* [期待内容]: 以下の資料を絞り込み、文字列「footprint」を含む行をすべて書き出してください。大文字と小文字は区別します。
***** 保存済み行 *****
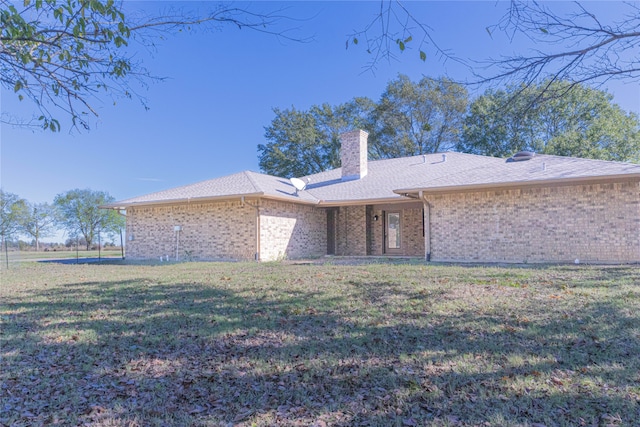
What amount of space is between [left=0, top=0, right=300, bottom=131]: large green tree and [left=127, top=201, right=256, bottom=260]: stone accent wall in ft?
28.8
*****
***** 保存済み行 *****
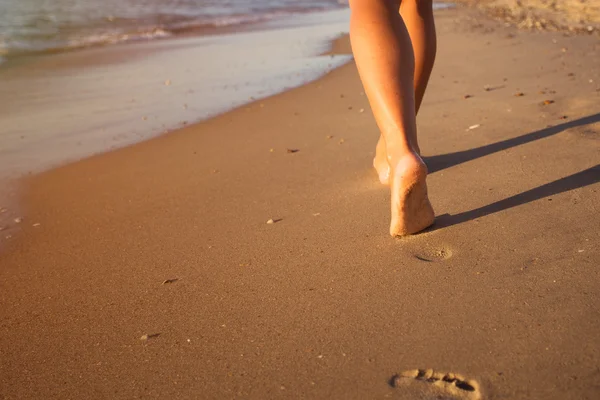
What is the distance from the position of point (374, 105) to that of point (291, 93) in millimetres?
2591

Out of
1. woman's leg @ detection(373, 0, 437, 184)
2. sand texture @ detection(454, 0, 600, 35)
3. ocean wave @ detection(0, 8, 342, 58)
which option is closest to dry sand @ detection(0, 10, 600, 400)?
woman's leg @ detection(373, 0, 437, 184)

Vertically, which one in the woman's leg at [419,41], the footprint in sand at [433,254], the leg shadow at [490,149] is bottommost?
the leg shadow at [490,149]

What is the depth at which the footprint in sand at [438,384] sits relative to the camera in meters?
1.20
*****
* [タスク出力]:
Vertically, which one in the woman's leg at [419,41], the footprint in sand at [433,254], the leg shadow at [490,149] is bottommost?
What is the depth at which the footprint in sand at [438,384] sits relative to the camera in meters?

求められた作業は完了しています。